Caption: This image contrasts two approaches to tobacco product image analysis. The left side (red) depicts a basic feature fusion method with single-scale attention, resulting in simple product classification and missing fine details. The right side (green) showcases the DEFEND model, which uses a Feature Enhancement Module (FEM) and multi-scale attention to achieve multi-level semantic understanding, enabling precise product identification, regulatory compliance assessment, and health impact depiction.

Evaluated on product classification, marketing strategy detection, and health impact assessment, DEFEND achieved 78.3% Top-1 and 83.1% Top-5 accuracy on the PHAD dataset, outperforming ImageNet1K-pretrained models and self-supervised learning approaches. Ablation studies validated each component's contribution. DEFEND also demonstrated strong zero-shot learning (45.6% accuracy on novel PHAD categories), surpassing CLIP, CoCa, and MDETR. In visual question answering on Tobacco-1M, it achieved 73.8% accuracy and a 0.75 F1-score, outperforming existing models. DEFEND, powered by Tobacco-1M, represents a significant advancement in tobacco control research, enabling more effective monitoring and targeted interventions. However, limitations exist regarding significantly novel products, diverse cultural contexts, non-English packaging, and applicability to other health domains without retraining.
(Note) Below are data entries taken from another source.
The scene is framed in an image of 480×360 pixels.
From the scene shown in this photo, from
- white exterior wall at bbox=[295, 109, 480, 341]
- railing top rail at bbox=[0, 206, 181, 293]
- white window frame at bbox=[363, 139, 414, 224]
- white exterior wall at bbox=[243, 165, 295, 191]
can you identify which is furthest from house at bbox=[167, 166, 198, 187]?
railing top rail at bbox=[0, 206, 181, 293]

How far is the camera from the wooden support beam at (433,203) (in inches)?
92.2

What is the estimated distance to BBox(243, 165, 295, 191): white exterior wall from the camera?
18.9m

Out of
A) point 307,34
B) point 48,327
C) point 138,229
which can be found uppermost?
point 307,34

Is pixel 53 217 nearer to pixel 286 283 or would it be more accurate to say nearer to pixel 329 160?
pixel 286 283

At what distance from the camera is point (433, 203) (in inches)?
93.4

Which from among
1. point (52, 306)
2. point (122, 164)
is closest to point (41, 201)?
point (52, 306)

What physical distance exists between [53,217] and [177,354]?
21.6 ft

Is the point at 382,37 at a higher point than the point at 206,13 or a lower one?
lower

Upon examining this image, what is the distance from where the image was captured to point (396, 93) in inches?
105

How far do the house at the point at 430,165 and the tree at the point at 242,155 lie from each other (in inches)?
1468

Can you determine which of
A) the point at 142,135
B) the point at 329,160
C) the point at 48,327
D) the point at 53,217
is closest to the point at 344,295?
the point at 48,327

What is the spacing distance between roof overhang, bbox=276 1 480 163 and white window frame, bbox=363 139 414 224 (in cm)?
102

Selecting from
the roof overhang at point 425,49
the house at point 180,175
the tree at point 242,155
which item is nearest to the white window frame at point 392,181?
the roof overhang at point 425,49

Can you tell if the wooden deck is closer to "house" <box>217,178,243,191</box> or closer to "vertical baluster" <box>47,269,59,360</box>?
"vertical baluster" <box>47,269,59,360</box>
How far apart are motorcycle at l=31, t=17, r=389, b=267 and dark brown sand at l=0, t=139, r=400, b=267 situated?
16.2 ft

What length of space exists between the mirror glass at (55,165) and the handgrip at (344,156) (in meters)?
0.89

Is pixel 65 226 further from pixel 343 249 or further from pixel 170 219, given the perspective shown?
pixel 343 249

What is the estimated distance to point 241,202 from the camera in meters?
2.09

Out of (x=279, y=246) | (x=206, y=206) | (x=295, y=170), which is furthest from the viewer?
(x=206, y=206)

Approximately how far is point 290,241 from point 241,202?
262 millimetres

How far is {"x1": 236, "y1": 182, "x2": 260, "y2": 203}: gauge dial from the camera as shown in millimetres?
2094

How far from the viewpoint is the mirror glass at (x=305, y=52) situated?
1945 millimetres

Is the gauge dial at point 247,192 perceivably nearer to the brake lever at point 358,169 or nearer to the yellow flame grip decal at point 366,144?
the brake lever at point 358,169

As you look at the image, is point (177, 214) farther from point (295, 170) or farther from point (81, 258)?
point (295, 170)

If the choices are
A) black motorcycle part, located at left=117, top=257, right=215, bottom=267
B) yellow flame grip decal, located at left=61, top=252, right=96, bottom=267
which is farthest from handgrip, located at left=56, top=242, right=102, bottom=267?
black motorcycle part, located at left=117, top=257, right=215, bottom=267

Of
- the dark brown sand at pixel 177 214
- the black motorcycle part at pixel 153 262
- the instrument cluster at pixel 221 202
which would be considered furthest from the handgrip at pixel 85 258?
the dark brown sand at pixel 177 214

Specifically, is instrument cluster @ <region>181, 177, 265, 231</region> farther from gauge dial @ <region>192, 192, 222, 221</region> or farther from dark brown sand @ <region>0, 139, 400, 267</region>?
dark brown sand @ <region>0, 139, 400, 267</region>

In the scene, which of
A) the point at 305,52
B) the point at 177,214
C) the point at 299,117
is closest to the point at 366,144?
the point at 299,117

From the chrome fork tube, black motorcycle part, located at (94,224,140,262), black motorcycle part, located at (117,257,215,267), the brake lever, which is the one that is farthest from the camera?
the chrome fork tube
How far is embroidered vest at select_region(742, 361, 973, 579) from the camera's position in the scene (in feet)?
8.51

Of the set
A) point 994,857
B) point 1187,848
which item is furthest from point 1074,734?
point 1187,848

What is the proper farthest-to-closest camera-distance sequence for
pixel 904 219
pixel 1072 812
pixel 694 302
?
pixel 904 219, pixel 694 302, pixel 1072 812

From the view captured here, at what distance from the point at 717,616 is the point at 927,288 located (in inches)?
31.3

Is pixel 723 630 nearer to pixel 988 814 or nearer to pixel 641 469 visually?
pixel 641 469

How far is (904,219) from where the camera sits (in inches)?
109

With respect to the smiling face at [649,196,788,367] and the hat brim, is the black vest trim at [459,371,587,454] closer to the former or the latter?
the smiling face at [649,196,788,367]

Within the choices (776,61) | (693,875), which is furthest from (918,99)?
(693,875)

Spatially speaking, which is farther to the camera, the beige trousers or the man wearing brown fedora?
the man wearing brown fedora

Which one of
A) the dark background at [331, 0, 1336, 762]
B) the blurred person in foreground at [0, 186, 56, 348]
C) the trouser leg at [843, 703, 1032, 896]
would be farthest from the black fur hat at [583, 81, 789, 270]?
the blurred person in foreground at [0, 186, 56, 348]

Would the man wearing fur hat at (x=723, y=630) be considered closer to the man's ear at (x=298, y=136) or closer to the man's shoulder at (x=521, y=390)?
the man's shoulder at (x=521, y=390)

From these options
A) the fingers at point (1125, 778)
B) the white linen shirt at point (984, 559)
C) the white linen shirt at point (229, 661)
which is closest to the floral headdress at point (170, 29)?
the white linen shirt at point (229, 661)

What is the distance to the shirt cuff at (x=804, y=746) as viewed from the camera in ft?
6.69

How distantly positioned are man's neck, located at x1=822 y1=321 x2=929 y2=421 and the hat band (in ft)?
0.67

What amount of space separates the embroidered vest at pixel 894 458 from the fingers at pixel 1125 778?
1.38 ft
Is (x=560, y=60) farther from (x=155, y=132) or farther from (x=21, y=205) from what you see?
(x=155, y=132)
Conclusion: A Multimodal Future

This newsletter showcased the remarkable progress in multimodal image and text foundation models. From fine-tuning VLMs for specialized biomedical applications like LDRT to leveraging visual grounding models for precise video object segmentation with ReferDINO, the advancements are significant. Brain-Adapter demonstrates the power of adapter-tuning for efficiently analyzing complex 3D medical data, while the innovative application of ChatGPT for poverty prediction using satellite imagery opens up new possibilities for socioeconomic research. Finally, DEFEND, with its massive Tobacco-1M dataset, exemplifies the potential of AI-powered image analysis for tackling critical public health challenges. These advancements underscore the transformative potential of multimodal AI across diverse domains, paving the way for more sophisticated and impactful applications in the future.